Now that spring is finally here (we hope!), the lure of warmer weather will certainly get you thinking about fun outdoor activities. And with that comes the importance of staying hydrated. If you appreciate variety, you know it doesn’t always have to come in a glass. And if you’ve got veggies on your mind, well that’s even better!
You can easily replenish fluids lost through exercise with the following water-rich vegetables and benefit from a nutrient-boost at the same time. Plus, all these hydrating foods are perfect to take along for the ride, run or walk:
- Cucumbers are versatile vegetables, and at 96.7 percent water, lend themselves well to summer salads and chilled soup recipes. Or simply slice and pair with hummus or a slice of cheese to carry with you.
- Celery is surprisingly nutrient-packed for being 95 percent water. Those slender stalks contain an impressive combo of fiber and needed minerals. Top with peanut butter, or cream cheese, and you’ve got yourself an ideal post-workout snack.
- Radishes actually contain more water than watermelon (!) and deliver a pleasing spicy-sweet crunch. Dice and toss them in with a variety of salads and dips, or bring them along just as they are.
- Green bell peppers are 94 percent water, easy to snack on and loaded with antioxidants and vitamin C.

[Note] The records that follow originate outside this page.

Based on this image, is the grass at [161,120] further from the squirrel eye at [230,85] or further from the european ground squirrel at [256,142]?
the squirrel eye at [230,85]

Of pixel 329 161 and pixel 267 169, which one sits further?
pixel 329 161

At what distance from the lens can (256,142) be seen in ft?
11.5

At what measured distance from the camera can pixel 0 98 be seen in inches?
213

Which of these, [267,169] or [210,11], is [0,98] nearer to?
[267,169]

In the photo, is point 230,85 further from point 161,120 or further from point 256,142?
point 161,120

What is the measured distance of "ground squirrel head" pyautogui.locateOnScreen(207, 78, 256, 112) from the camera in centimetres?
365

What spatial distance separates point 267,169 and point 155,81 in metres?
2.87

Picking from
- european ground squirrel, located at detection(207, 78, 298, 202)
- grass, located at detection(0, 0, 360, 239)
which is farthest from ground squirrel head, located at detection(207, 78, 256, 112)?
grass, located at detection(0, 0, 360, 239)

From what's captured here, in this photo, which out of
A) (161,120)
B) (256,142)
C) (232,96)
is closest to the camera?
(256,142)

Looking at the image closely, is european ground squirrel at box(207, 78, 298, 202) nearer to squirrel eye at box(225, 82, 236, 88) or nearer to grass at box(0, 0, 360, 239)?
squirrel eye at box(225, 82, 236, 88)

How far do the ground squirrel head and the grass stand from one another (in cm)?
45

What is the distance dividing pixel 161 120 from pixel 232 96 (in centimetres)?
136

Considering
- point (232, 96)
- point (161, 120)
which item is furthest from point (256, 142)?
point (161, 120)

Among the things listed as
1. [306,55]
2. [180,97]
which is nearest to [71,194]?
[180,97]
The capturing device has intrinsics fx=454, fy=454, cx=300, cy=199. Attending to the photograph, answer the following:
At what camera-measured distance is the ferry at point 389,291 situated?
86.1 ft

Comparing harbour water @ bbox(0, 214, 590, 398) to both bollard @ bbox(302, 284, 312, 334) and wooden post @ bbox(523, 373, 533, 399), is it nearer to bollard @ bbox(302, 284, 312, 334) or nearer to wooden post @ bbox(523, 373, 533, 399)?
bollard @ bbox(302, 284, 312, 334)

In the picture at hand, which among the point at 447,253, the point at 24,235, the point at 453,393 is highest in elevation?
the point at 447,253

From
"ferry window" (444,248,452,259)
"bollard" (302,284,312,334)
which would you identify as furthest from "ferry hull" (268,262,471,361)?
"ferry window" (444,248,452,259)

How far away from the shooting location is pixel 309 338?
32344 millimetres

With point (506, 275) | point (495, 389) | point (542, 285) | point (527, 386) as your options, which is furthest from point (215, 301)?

- Cauliflower is a superfood in disguise, because of its pale appearance and somewhat bland taste. But it’s 92 percent water, provides phytonutrients and can help lower cholesterol and fight cancer.
- Cauliflower’s green relative, broccoli is close in water content but packs even more nutrition.
Sufficient hydration is essential for making every system of the body function better, and will have positive effects on skin, hair, digestion and overall performance. So why make it a ‘watered-down’ experience when taking a veggie break can be so much more enjoyable and invigorating?
Just be forewarned — the person who takes veggie snacks along on a hike will always be asked to share them with those who only thought to bring water!